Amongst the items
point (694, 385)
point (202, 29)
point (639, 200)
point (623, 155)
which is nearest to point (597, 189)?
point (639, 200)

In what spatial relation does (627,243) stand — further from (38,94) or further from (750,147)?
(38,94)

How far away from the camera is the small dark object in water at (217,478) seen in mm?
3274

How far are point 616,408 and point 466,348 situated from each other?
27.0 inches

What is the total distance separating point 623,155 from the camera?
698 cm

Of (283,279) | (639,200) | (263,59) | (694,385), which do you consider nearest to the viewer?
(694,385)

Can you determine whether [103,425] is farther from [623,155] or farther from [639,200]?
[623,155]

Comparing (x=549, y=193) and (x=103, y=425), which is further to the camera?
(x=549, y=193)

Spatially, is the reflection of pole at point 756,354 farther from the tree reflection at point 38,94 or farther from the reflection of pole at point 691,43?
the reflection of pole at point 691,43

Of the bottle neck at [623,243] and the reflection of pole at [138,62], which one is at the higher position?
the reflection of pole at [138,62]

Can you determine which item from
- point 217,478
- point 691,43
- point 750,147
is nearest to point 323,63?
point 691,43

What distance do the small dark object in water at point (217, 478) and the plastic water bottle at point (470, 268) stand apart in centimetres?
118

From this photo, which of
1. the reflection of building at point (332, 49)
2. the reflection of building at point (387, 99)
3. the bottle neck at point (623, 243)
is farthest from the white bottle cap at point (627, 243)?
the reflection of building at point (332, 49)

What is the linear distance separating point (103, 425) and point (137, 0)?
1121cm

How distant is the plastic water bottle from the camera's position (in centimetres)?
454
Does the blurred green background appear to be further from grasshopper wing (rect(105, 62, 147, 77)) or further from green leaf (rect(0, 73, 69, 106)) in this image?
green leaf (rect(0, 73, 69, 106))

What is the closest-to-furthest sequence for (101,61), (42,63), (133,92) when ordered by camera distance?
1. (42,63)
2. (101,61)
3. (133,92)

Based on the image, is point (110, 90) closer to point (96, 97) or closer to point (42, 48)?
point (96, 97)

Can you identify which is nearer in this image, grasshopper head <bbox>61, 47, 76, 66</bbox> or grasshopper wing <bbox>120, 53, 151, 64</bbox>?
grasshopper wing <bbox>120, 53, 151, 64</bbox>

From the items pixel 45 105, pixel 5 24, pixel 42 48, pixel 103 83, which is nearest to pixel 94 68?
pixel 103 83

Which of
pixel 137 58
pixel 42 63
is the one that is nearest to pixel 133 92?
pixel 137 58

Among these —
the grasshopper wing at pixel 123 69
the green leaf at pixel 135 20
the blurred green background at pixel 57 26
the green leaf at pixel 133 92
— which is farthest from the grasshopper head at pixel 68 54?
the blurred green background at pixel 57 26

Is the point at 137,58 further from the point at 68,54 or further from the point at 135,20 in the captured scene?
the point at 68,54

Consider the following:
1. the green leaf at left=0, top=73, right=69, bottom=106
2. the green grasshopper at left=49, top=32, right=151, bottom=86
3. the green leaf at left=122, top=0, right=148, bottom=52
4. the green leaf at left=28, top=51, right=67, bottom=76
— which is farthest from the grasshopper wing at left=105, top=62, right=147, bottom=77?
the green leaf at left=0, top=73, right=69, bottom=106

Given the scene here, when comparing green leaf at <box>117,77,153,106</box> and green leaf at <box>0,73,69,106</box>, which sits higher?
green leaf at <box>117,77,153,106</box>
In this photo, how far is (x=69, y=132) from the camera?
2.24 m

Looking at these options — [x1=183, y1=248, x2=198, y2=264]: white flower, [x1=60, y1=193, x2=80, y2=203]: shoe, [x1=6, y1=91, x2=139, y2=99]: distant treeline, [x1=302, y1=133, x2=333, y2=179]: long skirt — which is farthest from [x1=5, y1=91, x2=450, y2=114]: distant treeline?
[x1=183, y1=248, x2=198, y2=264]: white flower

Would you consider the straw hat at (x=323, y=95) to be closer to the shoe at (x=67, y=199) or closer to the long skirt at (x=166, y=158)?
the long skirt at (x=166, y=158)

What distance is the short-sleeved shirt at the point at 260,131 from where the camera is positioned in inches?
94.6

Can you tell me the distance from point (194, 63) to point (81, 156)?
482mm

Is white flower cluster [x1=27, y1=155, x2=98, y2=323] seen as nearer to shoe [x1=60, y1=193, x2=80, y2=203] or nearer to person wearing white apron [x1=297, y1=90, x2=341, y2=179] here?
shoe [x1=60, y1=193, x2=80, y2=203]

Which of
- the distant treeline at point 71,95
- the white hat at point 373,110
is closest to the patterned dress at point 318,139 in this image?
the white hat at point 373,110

* [AIM] Write out every line of the data above as a numbered list, omitting the blank lines.

* [THE SOLUTION]
1. Amongst the items
2. point (694, 385)
3. point (202, 29)
4. point (639, 200)
5. point (623, 155)
6. which is nearest to point (597, 189)?
7. point (639, 200)
8. In what spatial relation does (627,243) stand — further from (38,94) or further from (750,147)?
9. (38,94)
10. How far away from the camera is the small dark object in water at (217,478) seen in mm?
11. 3274
12. How far are point 616,408 and point 466,348 situated from each other?
13. 27.0 inches
14. What is the total distance separating point 623,155 from the camera?
15. 698 cm
16. Of (283,279) | (639,200) | (263,59) | (694,385), which do you consider nearest to the viewer?
17. (694,385)
18. Can you determine whether [103,425] is farther from [623,155] or farther from [639,200]?
19. [623,155]
20. Comparing (x=549, y=193) and (x=103, y=425), which is further to the camera?
21. (x=549, y=193)
22. Spatially, is the reflection of pole at point 756,354 farther from the tree reflection at point 38,94 or farther from the reflection of pole at point 691,43?
23. the reflection of pole at point 691,43
24. Of the bottle neck at [623,243] and the reflection of pole at [138,62], which one is at the higher position?
25. the reflection of pole at [138,62]
26. Can you determine which item from
27. - point 217,478
28. - point 691,43
29. - point 750,147
30. is nearest to point 323,63?
31. point 691,43
32. What distance do the small dark object in water at point (217, 478) and the plastic water bottle at point (470, 268) stand apart in centimetres?
33. 118
34. From this photo, which of
35. 1. the reflection of building at point (332, 49)
36. 2. the reflection of building at point (387, 99)
37. 3. the bottle neck at point (623, 243)
38. is farthest from the white bottle cap at point (627, 243)?
39. the reflection of building at point (332, 49)
40. What is the linear distance separating point (103, 425) and point (137, 0)?
41. 1121cm
42. How distant is the plastic water bottle from the camera's position (in centimetres)?
43. 454
44. Does the blurred green background appear to be further from grasshopper wing (rect(105, 62, 147, 77)) or further from green leaf (rect(0, 73, 69, 106)) in this image?
45. green leaf (rect(0, 73, 69, 106))
46. What is the closest-to-furthest sequence for (101,61), (42,63), (133,92) when ordered by camera distance?
47. 1. (42,63)
48. 2. (101,61)
49. 3. (133,92)
50. Based on the image, is point (110, 90) closer to point (96, 97) or closer to point (42, 48)?
51. point (96, 97)
52. Can you identify which is nearer in this image, grasshopper head <bbox>61, 47, 76, 66</bbox> or grasshopper wing <bbox>120, 53, 151, 64</bbox>?
53. grasshopper wing <bbox>120, 53, 151, 64</bbox>
54. From the items pixel 45 105, pixel 5 24, pixel 42 48, pixel 103 83, which is nearest to pixel 94 68?
55. pixel 103 83
56. Which of
57. pixel 137 58
58. pixel 42 63
59. is the one that is nearest to pixel 133 92?
60. pixel 137 58
61. Among these —
62. the grasshopper wing at pixel 123 69
63. the green leaf at pixel 135 20
64. the blurred green background at pixel 57 26
65. the green leaf at pixel 133 92
66. — which is farthest from the grasshopper head at pixel 68 54?
67. the blurred green background at pixel 57 26
68. Is the point at 137,58 further from the point at 68,54 or further from the point at 135,20 in the captured scene?
69. the point at 68,54
70. Consider the following:
71. 1. the green leaf at left=0, top=73, right=69, bottom=106
72. 2. the green grasshopper at left=49, top=32, right=151, bottom=86
73. 3. the green leaf at left=122, top=0, right=148, bottom=52
74. 4. the green leaf at left=28, top=51, right=67, bottom=76
75. — which is farthest from the grasshopper wing at left=105, top=62, right=147, bottom=77?
76. the green leaf at left=0, top=73, right=69, bottom=106
77. Given the scene here, when comparing green leaf at <box>117,77,153,106</box> and green leaf at <box>0,73,69,106</box>, which sits higher?
78. green leaf at <box>117,77,153,106</box>
79. In this photo, how far is (x=69, y=132) from the camera?
80. 2.24 m
81. Looking at these options — [x1=183, y1=248, x2=198, y2=264]: white flower, [x1=60, y1=193, x2=80, y2=203]: shoe, [x1=6, y1=91, x2=139, y2=99]: distant treeline, [x1=302, y1=133, x2=333, y2=179]: long skirt — which is farthest from [x1=5, y1=91, x2=450, y2=114]: distant treeline?
82. [x1=183, y1=248, x2=198, y2=264]: white flower
83. Would you consider the straw hat at (x=323, y=95) to be closer to the shoe at (x=67, y=199) or closer to the long skirt at (x=166, y=158)?
84. the long skirt at (x=166, y=158)
85. What distance is the short-sleeved shirt at the point at 260,131 from where the camera is positioned in inches?
86. 94.6
87. Can you tell me the distance from point (194, 63) to point (81, 156)?
88. 482mm
89. Is white flower cluster [x1=27, y1=155, x2=98, y2=323] seen as nearer to shoe [x1=60, y1=193, x2=80, y2=203] or nearer to person wearing white apron [x1=297, y1=90, x2=341, y2=179] here?
90. shoe [x1=60, y1=193, x2=80, y2=203]
91. Which of
92. - the distant treeline at point 71,95
93. - the white hat at point 373,110
94. is closest to the patterned dress at point 318,139 in this image?
95. the white hat at point 373,110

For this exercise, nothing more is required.